• [INFORMATION SUPPLIED]
┄┄┄┄┄┄┄┄┄┄

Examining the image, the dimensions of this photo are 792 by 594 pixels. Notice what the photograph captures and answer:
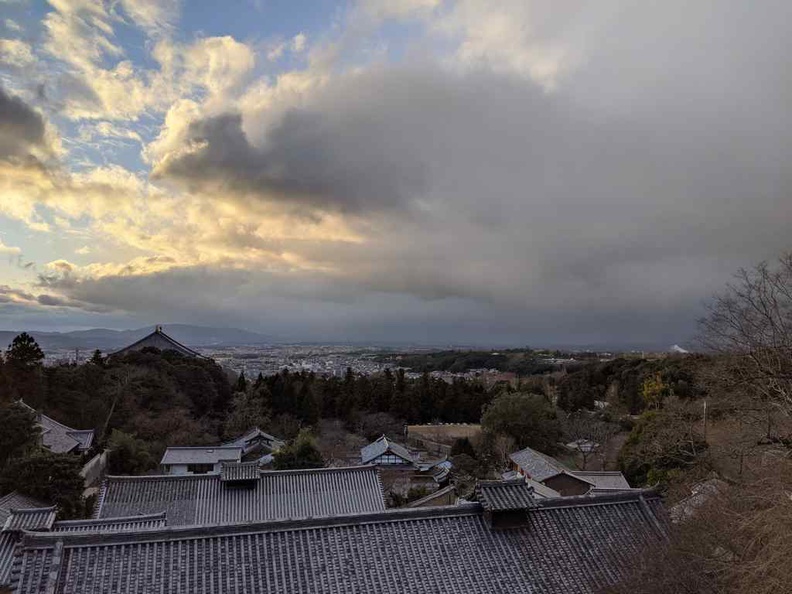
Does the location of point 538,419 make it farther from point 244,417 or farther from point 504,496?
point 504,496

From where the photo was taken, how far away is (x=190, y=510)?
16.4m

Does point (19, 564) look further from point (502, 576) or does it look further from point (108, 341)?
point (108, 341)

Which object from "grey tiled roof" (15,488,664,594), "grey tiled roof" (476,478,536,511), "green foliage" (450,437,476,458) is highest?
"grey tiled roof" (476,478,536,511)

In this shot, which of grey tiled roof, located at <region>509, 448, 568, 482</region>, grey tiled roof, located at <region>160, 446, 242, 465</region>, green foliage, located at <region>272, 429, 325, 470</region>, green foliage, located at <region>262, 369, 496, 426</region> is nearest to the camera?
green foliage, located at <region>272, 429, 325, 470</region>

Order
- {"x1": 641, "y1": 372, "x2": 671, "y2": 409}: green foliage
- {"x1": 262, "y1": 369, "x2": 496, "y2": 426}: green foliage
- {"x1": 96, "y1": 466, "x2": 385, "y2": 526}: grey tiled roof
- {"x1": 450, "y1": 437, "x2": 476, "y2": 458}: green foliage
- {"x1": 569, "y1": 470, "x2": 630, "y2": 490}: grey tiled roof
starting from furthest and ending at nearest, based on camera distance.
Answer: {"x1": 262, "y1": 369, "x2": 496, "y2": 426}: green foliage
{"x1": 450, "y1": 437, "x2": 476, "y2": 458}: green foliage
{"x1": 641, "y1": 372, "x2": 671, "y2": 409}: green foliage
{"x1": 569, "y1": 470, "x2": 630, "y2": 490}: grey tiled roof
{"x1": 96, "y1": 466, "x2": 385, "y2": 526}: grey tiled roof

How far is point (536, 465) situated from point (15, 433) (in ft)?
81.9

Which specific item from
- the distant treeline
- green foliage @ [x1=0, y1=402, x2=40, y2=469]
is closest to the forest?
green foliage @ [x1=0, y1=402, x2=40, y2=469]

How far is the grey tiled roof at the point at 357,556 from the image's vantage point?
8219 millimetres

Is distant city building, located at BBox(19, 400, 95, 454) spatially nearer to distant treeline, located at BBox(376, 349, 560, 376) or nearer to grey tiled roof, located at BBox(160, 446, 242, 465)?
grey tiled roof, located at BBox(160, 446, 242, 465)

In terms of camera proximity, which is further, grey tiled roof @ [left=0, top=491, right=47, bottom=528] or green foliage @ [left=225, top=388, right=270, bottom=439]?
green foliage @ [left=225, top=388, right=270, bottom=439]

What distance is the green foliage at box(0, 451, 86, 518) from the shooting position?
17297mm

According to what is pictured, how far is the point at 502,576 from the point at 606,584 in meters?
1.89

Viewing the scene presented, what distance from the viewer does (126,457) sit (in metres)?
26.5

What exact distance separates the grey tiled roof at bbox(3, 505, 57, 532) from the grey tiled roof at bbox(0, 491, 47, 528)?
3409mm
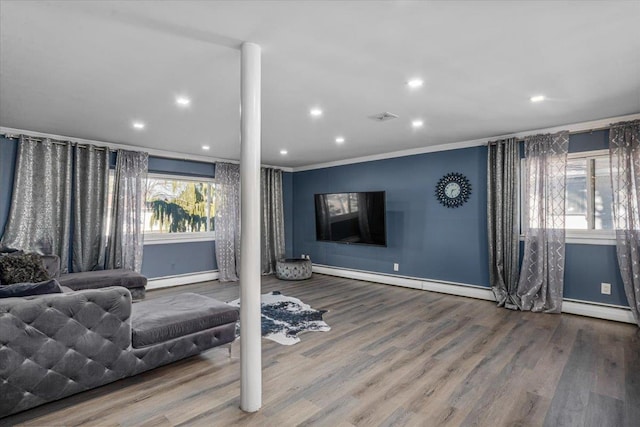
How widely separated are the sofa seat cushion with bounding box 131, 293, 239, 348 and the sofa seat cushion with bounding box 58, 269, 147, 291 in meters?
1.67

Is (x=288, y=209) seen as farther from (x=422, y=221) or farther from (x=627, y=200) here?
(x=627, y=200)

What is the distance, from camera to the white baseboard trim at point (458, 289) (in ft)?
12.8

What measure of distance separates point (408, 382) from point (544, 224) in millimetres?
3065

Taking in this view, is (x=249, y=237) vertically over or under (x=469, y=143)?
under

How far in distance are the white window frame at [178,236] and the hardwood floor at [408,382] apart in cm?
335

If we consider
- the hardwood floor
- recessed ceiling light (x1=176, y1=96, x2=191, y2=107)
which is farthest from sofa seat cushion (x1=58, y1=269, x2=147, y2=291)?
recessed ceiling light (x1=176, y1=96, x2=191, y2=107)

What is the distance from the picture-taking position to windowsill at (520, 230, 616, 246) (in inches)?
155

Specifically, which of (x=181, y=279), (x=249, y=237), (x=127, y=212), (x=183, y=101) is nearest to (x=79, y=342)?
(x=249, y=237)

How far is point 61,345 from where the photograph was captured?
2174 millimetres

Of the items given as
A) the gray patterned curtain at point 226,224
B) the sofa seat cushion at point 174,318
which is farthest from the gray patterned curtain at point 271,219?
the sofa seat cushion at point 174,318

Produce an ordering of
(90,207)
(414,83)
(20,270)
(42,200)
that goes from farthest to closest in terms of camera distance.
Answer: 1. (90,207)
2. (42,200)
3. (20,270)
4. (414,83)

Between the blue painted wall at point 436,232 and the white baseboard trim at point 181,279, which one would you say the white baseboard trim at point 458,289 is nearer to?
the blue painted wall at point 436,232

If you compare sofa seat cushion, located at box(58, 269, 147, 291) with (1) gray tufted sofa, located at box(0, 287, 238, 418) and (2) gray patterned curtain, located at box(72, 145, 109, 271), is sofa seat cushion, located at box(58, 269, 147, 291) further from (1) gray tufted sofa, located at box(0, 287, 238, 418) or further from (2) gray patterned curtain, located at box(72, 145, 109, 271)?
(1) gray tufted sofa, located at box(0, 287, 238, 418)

┄┄┄┄┄┄┄┄┄┄

• [WHAT IS REQUIRED] Transcribe the complete set of entries verbatim. No pictures belong in the copy.

• [RESULT OF THIS TASK]
Examining the image, the dimensions of this photo are 792 by 594 pixels. Notice what the photograph captures and answer:
Does the location of point 538,419 make it farther from point 244,417 or farther from point 504,496?
point 504,496

From where the photo was taken, how far away is (x=190, y=510)?
16.4m

Does point (19, 564) look further from point (502, 576) or does it look further from point (108, 341)?
point (108, 341)

Which object from "grey tiled roof" (15,488,664,594), "grey tiled roof" (476,478,536,511), "green foliage" (450,437,476,458) is highest?
"grey tiled roof" (476,478,536,511)

In this shot, which of grey tiled roof, located at <region>509, 448, 568, 482</region>, grey tiled roof, located at <region>160, 446, 242, 465</region>, green foliage, located at <region>272, 429, 325, 470</region>, green foliage, located at <region>262, 369, 496, 426</region> is nearest to the camera?
green foliage, located at <region>272, 429, 325, 470</region>

Order
- {"x1": 641, "y1": 372, "x2": 671, "y2": 409}: green foliage
- {"x1": 262, "y1": 369, "x2": 496, "y2": 426}: green foliage
- {"x1": 96, "y1": 466, "x2": 385, "y2": 526}: grey tiled roof
- {"x1": 450, "y1": 437, "x2": 476, "y2": 458}: green foliage
- {"x1": 569, "y1": 470, "x2": 630, "y2": 490}: grey tiled roof
starting from furthest and ending at nearest, based on camera distance.
Answer: {"x1": 262, "y1": 369, "x2": 496, "y2": 426}: green foliage
{"x1": 450, "y1": 437, "x2": 476, "y2": 458}: green foliage
{"x1": 641, "y1": 372, "x2": 671, "y2": 409}: green foliage
{"x1": 569, "y1": 470, "x2": 630, "y2": 490}: grey tiled roof
{"x1": 96, "y1": 466, "x2": 385, "y2": 526}: grey tiled roof

How far is point (536, 465) situated from point (15, 433) (in ft)?
81.9

Which specific item from
- the distant treeline
- green foliage @ [x1=0, y1=402, x2=40, y2=469]
is closest to the forest?
green foliage @ [x1=0, y1=402, x2=40, y2=469]

How far is the grey tiled roof at the point at 357,556 from the image's vantage point?
8219 millimetres

Is distant city building, located at BBox(19, 400, 95, 454) spatially nearer to distant treeline, located at BBox(376, 349, 560, 376) or nearer to grey tiled roof, located at BBox(160, 446, 242, 465)?
grey tiled roof, located at BBox(160, 446, 242, 465)

In terms of camera proximity, which is further, grey tiled roof @ [left=0, top=491, right=47, bottom=528] or green foliage @ [left=225, top=388, right=270, bottom=439]?
green foliage @ [left=225, top=388, right=270, bottom=439]

What distance is the green foliage at box(0, 451, 86, 518) from the shooting position?
17297mm

According to what is pictured, how far is the point at 502,576 from the point at 606,584 in meters?
1.89

Viewing the scene presented, what distance from the viewer does (126,457) sit (in metres)?
26.5

What exact distance separates the grey tiled roof at bbox(3, 505, 57, 532) from the grey tiled roof at bbox(0, 491, 47, 528)?
3409mm
How widely separated are the sofa seat cushion with bounding box 131, 293, 239, 348 and the sofa seat cushion with bounding box 58, 269, 147, 291 in meters?
1.67

Is (x=288, y=209) seen as farther from (x=422, y=221) or farther from (x=627, y=200) here?
(x=627, y=200)

What is the distance, from camera to the white baseboard trim at point (458, 289) (in ft)?
12.8

What measure of distance separates point (408, 382) from point (544, 224) in millimetres?
3065

Taking in this view, is (x=249, y=237) vertically over or under (x=469, y=143)?
under

How far in distance are the white window frame at [178,236] and the hardwood floor at [408,382] apart in cm?
335

If we consider
- the hardwood floor
- recessed ceiling light (x1=176, y1=96, x2=191, y2=107)
which is farthest from sofa seat cushion (x1=58, y1=269, x2=147, y2=291)?
recessed ceiling light (x1=176, y1=96, x2=191, y2=107)

What is the distance from the picture-taking position to windowsill at (520, 230, 616, 246) (in inches)?
155

Specifically, which of (x=181, y=279), (x=249, y=237), (x=127, y=212), (x=183, y=101) is nearest to (x=79, y=342)?
(x=249, y=237)

How far is point 61,345 from where the photograph was captured?
2174 millimetres

Of the items given as
A) the gray patterned curtain at point 226,224
B) the sofa seat cushion at point 174,318
which is farthest from the gray patterned curtain at point 271,219?
the sofa seat cushion at point 174,318

Produce an ordering of
(90,207)
(414,83)
(20,270)
(42,200)
that goes from farthest to closest in terms of camera distance.
Answer: 1. (90,207)
2. (42,200)
3. (20,270)
4. (414,83)

Between the blue painted wall at point 436,232 and the white baseboard trim at point 181,279, which one would you say the white baseboard trim at point 458,289 is nearer to?
the blue painted wall at point 436,232

If you compare sofa seat cushion, located at box(58, 269, 147, 291) with (1) gray tufted sofa, located at box(0, 287, 238, 418) and (2) gray patterned curtain, located at box(72, 145, 109, 271), is sofa seat cushion, located at box(58, 269, 147, 291) further from (1) gray tufted sofa, located at box(0, 287, 238, 418) or further from (2) gray patterned curtain, located at box(72, 145, 109, 271)?
(1) gray tufted sofa, located at box(0, 287, 238, 418)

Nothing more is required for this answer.